Happily, since there are numerous random generators which both fast and strong enough for essentially all noncryptographic purposes (including both Random123 and Mersenne Twister), there's no real tradeoff in practice.

• Thanks, I'm happy there is so much people with this kind of very specific knowledge that are willing to solve other's doubts, I'll go for the Mersenne Twister for development, then I'l try Random123, thanks again. – Oscar David Arbeláez Apr 16 '13 at 22:02
• Yep, Mersenne Twister will do fine. The main reason to use Random123 is easy deterministic parallelism. I believe it also has a C++11 style interface, so the switch should be extremely easy if you end up making it. – Geoffrey Irving Apr 16 '13 at 22:21

Geoffrey already answered the question, but I'd like to add another perspective to it. One of the things you will have to do one way or another is to debug code. It may not necessarily be that you have to debug anything that has to do with the random numbers themselves, but, say, a bug in the function evaluation that depends on the randomly selected sample.
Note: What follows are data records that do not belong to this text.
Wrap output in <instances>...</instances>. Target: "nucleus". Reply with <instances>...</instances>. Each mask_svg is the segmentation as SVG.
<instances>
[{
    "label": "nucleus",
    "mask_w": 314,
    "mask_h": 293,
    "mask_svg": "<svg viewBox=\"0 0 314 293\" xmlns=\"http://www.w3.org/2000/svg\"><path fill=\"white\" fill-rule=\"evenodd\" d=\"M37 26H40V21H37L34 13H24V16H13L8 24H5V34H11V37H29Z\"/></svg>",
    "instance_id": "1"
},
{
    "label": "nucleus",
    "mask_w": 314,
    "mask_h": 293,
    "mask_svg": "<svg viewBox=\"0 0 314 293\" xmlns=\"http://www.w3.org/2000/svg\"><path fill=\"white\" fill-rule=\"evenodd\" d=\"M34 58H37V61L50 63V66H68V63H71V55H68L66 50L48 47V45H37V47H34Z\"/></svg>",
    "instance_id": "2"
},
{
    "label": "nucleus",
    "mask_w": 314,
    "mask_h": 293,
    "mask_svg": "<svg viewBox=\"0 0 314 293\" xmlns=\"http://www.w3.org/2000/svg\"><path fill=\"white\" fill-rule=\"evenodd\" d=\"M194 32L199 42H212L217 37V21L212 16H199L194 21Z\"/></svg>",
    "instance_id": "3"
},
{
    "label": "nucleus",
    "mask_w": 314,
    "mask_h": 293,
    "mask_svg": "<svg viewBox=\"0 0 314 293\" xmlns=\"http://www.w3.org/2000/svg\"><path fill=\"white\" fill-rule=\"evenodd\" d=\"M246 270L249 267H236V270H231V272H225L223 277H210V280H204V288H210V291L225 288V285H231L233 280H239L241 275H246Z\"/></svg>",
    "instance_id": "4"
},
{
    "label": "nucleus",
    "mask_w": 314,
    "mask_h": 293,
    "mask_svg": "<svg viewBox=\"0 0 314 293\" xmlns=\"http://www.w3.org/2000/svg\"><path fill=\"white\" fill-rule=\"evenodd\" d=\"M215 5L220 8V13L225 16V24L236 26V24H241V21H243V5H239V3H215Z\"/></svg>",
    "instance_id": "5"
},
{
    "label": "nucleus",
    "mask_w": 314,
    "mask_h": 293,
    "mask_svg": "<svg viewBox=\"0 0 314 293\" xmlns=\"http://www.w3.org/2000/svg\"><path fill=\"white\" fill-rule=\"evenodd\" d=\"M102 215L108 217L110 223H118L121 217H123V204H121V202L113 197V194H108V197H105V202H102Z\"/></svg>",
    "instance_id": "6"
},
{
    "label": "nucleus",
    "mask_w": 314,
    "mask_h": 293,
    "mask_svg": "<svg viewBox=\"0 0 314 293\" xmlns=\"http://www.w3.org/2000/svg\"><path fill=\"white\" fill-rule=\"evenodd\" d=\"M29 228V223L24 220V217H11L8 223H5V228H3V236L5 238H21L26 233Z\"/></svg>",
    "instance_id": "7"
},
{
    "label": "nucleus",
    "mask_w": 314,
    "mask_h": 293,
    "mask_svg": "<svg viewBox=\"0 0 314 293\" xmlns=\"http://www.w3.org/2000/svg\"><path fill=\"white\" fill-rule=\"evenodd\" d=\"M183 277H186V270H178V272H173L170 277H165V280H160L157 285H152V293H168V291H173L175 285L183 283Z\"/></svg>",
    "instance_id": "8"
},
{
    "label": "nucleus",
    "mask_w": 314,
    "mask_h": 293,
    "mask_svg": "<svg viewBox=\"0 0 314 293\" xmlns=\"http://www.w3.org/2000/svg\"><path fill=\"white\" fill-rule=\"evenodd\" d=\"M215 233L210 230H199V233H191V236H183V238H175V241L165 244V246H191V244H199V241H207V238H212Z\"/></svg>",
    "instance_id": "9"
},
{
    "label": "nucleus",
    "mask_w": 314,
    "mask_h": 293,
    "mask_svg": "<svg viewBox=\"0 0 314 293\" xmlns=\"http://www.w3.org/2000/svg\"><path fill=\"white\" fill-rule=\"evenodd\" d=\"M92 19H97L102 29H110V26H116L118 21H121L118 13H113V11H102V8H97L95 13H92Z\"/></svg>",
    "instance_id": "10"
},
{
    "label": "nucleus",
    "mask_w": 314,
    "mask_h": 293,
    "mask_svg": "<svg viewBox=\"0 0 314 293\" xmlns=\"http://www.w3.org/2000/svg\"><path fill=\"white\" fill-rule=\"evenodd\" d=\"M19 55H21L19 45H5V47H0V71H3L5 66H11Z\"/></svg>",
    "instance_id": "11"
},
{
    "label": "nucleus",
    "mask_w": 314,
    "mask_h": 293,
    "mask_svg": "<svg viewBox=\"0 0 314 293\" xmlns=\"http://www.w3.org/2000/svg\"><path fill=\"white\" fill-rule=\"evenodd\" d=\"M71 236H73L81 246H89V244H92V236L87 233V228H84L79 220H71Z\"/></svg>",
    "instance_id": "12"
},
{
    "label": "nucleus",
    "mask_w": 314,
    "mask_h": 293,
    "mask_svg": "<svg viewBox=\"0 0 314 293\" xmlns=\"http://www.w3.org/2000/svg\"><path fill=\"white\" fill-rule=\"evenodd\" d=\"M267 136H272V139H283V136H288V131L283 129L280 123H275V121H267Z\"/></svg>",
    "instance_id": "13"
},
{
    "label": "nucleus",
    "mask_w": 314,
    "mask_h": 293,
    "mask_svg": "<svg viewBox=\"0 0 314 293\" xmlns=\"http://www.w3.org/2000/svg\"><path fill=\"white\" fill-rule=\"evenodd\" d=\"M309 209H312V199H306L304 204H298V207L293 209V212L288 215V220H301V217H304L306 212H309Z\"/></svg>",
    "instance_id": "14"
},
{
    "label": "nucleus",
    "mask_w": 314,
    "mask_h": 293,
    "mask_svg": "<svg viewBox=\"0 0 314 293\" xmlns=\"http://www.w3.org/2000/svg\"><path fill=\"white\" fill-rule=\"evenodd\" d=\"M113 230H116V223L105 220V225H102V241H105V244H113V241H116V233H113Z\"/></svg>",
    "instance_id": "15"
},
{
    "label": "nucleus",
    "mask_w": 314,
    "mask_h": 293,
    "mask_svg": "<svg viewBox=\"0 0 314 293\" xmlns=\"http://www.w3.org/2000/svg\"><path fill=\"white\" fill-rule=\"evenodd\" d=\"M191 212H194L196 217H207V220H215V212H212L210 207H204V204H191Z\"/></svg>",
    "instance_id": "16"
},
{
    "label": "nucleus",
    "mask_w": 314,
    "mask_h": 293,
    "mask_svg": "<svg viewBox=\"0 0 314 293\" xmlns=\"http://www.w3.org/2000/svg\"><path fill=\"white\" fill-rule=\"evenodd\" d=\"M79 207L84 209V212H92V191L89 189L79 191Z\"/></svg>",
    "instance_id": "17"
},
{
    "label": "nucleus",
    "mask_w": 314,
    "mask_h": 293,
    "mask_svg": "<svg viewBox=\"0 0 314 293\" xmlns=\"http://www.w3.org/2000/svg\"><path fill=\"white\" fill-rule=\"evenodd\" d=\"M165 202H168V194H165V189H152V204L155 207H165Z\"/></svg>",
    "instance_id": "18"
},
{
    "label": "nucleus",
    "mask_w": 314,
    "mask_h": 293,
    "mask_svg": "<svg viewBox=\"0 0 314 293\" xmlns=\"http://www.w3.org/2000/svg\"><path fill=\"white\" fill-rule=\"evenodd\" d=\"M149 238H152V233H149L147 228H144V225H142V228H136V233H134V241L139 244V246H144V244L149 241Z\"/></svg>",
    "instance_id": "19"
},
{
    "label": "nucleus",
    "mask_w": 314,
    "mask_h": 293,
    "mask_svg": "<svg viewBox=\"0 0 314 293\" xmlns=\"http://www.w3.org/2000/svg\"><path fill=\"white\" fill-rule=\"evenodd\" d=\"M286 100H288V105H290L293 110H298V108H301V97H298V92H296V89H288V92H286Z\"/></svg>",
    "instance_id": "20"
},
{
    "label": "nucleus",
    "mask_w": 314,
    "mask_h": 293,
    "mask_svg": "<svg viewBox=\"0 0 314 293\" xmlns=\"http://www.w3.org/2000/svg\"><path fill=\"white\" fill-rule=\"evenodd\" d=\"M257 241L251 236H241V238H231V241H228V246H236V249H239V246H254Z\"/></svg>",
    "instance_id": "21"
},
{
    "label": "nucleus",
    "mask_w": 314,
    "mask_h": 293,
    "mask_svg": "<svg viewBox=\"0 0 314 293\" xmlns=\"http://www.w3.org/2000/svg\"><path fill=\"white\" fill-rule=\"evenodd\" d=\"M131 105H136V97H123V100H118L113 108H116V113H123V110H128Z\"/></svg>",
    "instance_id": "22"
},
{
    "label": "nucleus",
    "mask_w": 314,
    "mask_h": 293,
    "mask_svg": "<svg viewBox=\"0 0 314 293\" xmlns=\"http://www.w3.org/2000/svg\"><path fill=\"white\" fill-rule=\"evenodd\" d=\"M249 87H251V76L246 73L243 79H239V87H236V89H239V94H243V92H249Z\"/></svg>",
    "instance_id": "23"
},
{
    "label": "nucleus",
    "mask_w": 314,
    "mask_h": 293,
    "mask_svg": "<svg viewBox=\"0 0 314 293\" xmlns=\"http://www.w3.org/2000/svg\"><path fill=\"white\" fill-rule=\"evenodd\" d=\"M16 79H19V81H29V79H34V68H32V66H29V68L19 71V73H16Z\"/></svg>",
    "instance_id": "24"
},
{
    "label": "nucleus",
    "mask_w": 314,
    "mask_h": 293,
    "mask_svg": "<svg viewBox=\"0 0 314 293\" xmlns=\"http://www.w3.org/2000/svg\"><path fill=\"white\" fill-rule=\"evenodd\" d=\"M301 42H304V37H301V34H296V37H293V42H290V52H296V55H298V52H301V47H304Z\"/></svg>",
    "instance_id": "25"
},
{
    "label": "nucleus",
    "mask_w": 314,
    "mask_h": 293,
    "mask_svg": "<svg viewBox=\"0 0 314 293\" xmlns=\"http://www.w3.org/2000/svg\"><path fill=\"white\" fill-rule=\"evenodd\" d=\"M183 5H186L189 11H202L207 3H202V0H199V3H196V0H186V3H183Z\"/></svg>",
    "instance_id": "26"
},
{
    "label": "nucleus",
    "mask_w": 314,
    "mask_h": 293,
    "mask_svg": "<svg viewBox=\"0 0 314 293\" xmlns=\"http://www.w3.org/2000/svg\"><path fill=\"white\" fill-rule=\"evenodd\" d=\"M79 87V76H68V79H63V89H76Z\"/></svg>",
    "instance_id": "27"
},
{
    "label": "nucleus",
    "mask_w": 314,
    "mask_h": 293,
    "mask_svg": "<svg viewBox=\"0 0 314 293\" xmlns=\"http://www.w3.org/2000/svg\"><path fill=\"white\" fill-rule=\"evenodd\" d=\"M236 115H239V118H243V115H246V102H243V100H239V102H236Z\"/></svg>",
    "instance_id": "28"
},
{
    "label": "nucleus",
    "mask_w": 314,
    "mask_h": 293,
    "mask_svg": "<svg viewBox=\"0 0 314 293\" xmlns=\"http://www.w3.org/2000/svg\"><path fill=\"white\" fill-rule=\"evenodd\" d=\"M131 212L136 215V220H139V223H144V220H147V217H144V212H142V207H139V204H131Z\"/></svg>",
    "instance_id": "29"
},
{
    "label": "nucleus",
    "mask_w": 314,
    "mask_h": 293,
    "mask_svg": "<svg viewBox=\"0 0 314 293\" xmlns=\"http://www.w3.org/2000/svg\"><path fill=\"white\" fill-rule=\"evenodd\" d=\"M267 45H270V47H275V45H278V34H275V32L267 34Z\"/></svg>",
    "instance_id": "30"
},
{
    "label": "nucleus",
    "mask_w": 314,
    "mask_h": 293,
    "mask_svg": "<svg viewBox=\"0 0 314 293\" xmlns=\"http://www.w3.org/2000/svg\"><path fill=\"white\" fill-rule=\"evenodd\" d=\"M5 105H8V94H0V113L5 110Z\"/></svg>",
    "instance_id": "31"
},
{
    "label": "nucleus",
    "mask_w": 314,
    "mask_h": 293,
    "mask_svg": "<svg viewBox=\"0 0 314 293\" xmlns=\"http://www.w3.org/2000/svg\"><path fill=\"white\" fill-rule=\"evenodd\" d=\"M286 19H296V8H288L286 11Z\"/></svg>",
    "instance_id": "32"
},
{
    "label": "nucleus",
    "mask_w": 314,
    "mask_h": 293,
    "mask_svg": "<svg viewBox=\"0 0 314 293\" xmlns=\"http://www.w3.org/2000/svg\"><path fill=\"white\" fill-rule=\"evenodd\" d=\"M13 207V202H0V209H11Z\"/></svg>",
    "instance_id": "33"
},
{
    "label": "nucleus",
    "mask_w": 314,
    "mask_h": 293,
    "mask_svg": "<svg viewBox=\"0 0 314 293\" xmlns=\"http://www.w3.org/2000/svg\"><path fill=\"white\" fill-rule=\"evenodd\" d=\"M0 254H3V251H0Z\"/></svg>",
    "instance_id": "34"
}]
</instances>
In this case, it is immensely awkward if you use a random number generator that is not deterministic, i.e., that does not produce the same numbers in every run: because if you do use a non-deterministic random number generator and you see a bug, you will not be able to reproduce it the next time you call your program. As a consequence, I've always told my students to use a deterministic random number generator using a fixed seed. Today's RNGs are good enough that one doesn't really have to be afraid that there is not enough entropy in their number sequences, and their deterministic nature allows you to debug programs.